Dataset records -
+-------+

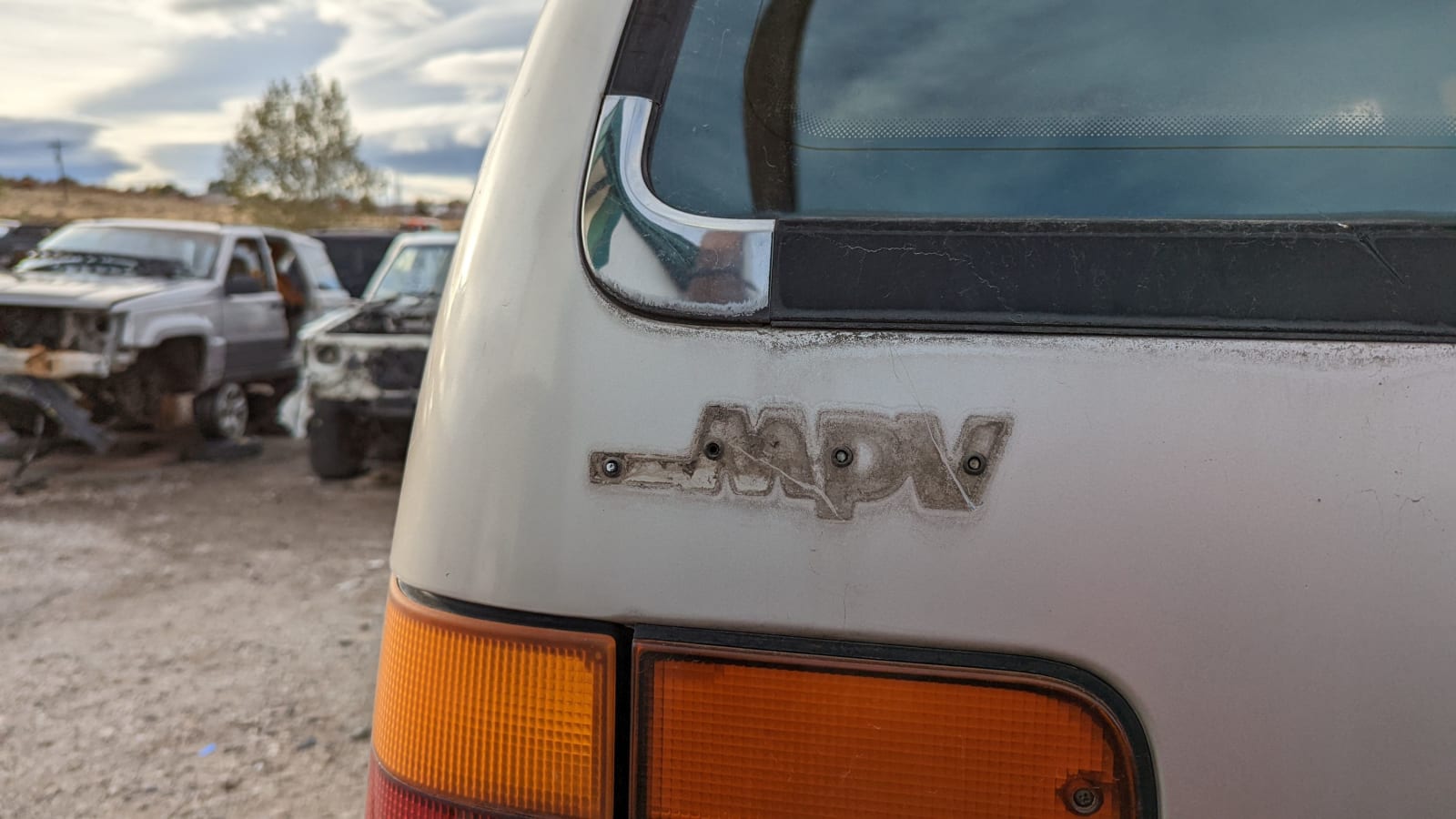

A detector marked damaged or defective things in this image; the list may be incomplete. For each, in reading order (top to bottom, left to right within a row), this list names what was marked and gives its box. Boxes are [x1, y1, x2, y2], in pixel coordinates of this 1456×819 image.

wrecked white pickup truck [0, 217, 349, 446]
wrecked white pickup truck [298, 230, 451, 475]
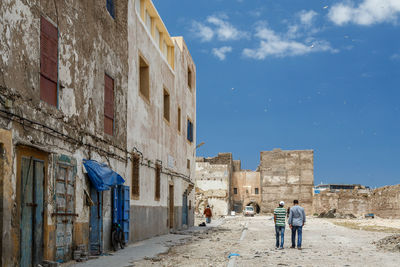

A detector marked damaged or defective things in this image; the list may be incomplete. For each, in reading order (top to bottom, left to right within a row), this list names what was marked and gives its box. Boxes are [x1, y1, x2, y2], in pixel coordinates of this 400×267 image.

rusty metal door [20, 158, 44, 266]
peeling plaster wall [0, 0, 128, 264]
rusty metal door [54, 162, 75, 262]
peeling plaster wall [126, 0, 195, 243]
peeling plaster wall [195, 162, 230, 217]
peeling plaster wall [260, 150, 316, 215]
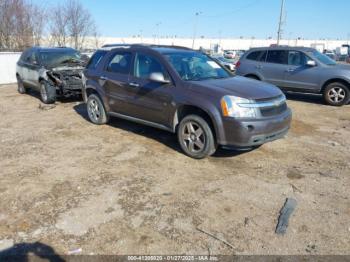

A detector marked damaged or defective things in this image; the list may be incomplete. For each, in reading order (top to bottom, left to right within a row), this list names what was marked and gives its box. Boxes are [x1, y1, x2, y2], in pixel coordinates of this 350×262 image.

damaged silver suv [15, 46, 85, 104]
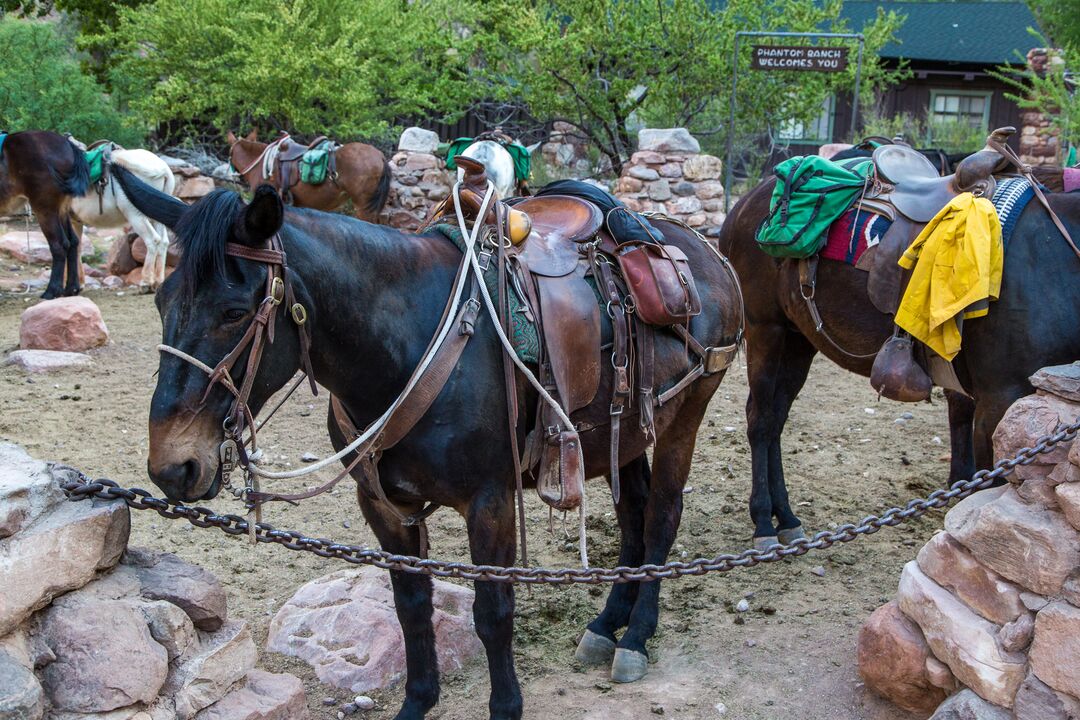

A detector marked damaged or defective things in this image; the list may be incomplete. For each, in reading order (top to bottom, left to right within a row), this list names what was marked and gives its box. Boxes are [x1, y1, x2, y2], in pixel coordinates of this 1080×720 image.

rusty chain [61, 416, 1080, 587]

+-------+

WHAT IS EXPECTED -
Pull out every line above word for word, leaving the pictures out.

WRITTEN REPLY -
A detector marked damaged or defective things in this image; the list may be incomplete. For each, in reading order (top to bottom, left to right within a row), this list names what was marked and gives its box. Boxes are [x1, y1, x2, y2], in pixel coordinates of this 1456×819 image.

wrecked white pickup truck [0, 217, 349, 446]
wrecked white pickup truck [298, 230, 451, 475]

A detector marked damaged or defective things in this image; the list may be incomplete. For each, in reading order (top to bottom, left to right within a row), this list names what was marked and gives its box. Boxes are [x1, y1, x2, y2], in pixel coordinates of this 400×267 image.

rusty metal door [20, 158, 44, 266]
peeling plaster wall [0, 0, 128, 264]
rusty metal door [54, 162, 75, 262]
peeling plaster wall [126, 0, 195, 243]
peeling plaster wall [195, 162, 230, 217]
peeling plaster wall [260, 150, 316, 215]

A detector marked damaged or defective things in this image; the list may be incomplete. For each, in reading order (top to bottom, left to right within a row), this list names what was marked and gives its box. Boxes are [x1, y1, x2, y2], in pixel coordinates of this 350×262 image.

damaged silver suv [15, 46, 85, 104]

A detector marked damaged or defective things in this image; the list may be incomplete. For each, in reading order (top to bottom, left to right within a row), this list names what was marked and gives its box. Boxes are [x1, y1, x2, y2], in pixel coordinates of this 1080×720 image.

rusty chain [61, 416, 1080, 587]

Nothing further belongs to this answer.